Shifting strategic equations
The geopolitical context could scarcely be more consequential for India. The Trump administration's pivot towards hemispheric concerns has signalled a relative deprioritisation of the Quadrilateral Security Dialogue within Washington's latest National Security Strategy. Against this backdrop, Takaichi's commitment to revising Japan's national defence strategy and her assertion that a Chinese blockade of Taiwan could trigger a Japanese military response represent a fundamental departure from Tokyo's traditional strategic restraint.
For India, which has long benefited from Japan as a stabilising presence that tempered regional anxieties while quietly enhancing its defence capabilities, Takaichi's assertive nationalism presents a double-edged proposition. A militarily robust Japan could theoretically compensate for waning American engagement. Yet an overtly confrontational Tokyo risks accelerating the arms race and strategic polarisation that India has sought to navigate with studied ambiguity. China has already responded by reimposing bans on Japanese seafood imports and restricting rare-earth mineral exports.

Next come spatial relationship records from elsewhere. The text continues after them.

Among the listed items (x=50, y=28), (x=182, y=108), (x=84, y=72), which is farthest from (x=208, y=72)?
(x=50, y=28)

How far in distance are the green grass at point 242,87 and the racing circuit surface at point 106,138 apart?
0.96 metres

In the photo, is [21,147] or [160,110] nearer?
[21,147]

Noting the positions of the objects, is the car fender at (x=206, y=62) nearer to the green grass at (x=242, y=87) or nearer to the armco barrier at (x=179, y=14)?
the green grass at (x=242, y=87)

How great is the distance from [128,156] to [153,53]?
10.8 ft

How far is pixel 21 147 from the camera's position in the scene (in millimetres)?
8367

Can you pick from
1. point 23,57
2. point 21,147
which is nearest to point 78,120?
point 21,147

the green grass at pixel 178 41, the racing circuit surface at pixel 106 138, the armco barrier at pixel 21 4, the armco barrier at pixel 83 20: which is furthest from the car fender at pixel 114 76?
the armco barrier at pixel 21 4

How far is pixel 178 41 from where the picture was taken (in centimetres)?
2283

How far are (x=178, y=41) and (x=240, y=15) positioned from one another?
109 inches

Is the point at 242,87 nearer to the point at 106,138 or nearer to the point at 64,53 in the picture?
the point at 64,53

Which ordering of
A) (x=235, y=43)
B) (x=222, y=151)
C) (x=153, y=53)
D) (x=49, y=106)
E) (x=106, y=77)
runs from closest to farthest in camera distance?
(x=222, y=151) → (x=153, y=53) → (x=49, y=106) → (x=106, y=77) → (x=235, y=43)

Economic implications for India
The economic dimension complicates India's calculus further. Takaichi's ¥21.3 trillion stimulus package pledges to revitalise Japan's economy through “crisis-management investment” in semiconductors and advanced manufacturing—welcome after decades of anaemic growth. However, her economic nationalism, which prioritises domestic industrial capability and explicitly opposes reliance on foreign supply chains, sits uneasily with India's expectations of deepened bilateral engagement.
Despite more than a decade of the India-Japan Comprehensive Economic Partnership Agreement, bilateral trade reached merely $22.85 billion in 2023–24, with India facing a persistent deficit: Japan exported $17.69 billion while India managed only $5.15 billion. Takaichi's preference for tightening immigration policies threatens the previous administration's target of bringing 50,000 skilled Indian workers to Japan—particularly unwelcome given Japan's projected shortfall of 11 million workers by 2040.

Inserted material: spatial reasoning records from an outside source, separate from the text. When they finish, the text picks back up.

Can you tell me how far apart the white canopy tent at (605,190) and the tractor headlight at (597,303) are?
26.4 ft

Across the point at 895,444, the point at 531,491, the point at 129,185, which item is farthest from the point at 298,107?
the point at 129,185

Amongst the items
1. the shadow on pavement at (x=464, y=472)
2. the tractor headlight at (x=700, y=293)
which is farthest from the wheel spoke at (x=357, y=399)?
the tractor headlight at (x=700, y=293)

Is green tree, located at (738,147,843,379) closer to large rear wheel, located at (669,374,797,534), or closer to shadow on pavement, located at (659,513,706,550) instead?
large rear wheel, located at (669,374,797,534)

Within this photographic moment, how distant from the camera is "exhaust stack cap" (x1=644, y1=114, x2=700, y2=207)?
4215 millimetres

More troublingly, her semi-autarkic vision suggests that the era of large-scale Japanese infrastructure financing—which enabled the Delhi Metro and Mumbai-Ahmedabad High-Speed Rail—may give way to selective, transactional investments linked to Japan's immediate strategic interests rather than development diplomacy.
Strategic constraints ahead
Ultimately, while India will publicly welcome a more capable Japan, New Delhi's strategists must privately reckon with the reality that Takaichi's rightward consolidation may narrow rather than expand India's room for manoeuvre in an Indo-Pacific increasingly defined by irreconcilable rivalries, while simultaneously constraining the economic dividends India has come to expect from a partnership that has yet to deliver commensurate trade benefits despite its strategic rhetoric.